Imagine that your email marketing team currently gets all of the high fives. Why? It appears that the most conversions come from email. Last clicks are mostly email clicks. But upon further examination with a more sophisticated tool, it appears that your attribution data actually shows that paid media, content marketing, and organic search efforts heavily contributed toward these last clicks. Yet, your VP of Marketing was just about to funnel more money into email and less into these other efforts that seemed unproductive.

Luckily, marketers are more often avoiding this problem with an increasing ability to accurately and granularly attribute credit to various marketing channels. But despite large amounts of attribution data at our disposal, we’re still learning how to attribute properly and sensibly.


So how do you figure out what attribution model works best for your organization? Here are a few tips.

1. Understand your business.

Your business will dictate how you think about attribution. A few aspects include:

  • Purchasing lifecycle: What do customers and prospects do at various stages of the buying lifecycle? How long does each step take?
  • B2B or B2C: B2C may involve quicker purchasing lifecycles and higher volumes of transactions while B2B may contain longer purchasing lifecycles that require more hands-on involvement to complete a sale.
  • Impulse or non-impulse buying: For example, purchasing a can of soda works differently than purchasing a new bedroom set.
  • Complexity of purchase: The complexity of obtaining a home loan or buying a computer affects the purchasing lifecycle and number of touchpoints—which affects attribution.

2. Look at how many channels you actually use.


An organization primarily relying on one or two channels for all of their conversions may not need to worry about complex attribution models. However, an organization using many channels should take complex attribution models seriously in order to help figure out which marketing channel investments pay off the most.

3. Look holistically at your overall marketing efforts.

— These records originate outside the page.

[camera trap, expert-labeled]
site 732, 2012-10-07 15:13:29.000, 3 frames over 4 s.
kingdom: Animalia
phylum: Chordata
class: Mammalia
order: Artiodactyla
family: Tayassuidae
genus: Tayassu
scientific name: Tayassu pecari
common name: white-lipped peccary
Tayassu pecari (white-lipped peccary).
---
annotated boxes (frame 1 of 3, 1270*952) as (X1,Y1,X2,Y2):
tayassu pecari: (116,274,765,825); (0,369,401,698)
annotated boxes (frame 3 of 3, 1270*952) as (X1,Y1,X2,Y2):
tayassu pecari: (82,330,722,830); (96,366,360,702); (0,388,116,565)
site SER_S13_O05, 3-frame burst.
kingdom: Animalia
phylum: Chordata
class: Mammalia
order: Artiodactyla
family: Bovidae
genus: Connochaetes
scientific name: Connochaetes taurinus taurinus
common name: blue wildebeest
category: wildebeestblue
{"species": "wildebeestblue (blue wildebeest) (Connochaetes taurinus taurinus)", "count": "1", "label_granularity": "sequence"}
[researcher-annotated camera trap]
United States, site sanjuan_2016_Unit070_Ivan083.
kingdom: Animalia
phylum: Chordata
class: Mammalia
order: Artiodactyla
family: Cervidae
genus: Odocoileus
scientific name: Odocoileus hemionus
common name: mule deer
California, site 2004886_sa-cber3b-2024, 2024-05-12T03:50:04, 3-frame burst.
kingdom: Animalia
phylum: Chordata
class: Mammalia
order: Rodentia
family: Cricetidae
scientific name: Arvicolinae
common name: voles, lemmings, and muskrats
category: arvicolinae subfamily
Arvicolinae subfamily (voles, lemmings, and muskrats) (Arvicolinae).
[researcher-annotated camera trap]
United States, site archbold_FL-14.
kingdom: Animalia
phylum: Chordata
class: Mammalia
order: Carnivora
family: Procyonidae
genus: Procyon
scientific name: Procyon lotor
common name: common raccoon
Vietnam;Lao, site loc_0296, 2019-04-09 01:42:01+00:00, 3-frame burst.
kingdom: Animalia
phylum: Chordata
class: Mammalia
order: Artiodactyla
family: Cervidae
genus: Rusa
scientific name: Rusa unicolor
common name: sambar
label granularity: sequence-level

Even with the most complex tools at your disposal, attribution fails when your marketing lacks a holistic view. Signs of fragmented attribution tracking include different parties claiming credit for a conversion, continual arguments about attribution, or one channel always getting the credit when multiple marketing channels seem to support your efforts.

4. Use information you can act upon.

Ultimately, attribution modeling is useless unless you can act upon the information. If you decide to set up a more complex attribution modeling system, then it needs to answer:

  • Which marketing channels work best?
  • Where do I need to invest my marketing dollars?
  • What marketing channels don’t work as well?


So, while I often say “it depends” when people ask me about attribution modeling, these are the key factors that go through my mind when I assess how an organization may view their own efforts. By following these tips, you properly attribute credit to the right marketing channels that contribute to meeting your business goals and impacting your bottom line.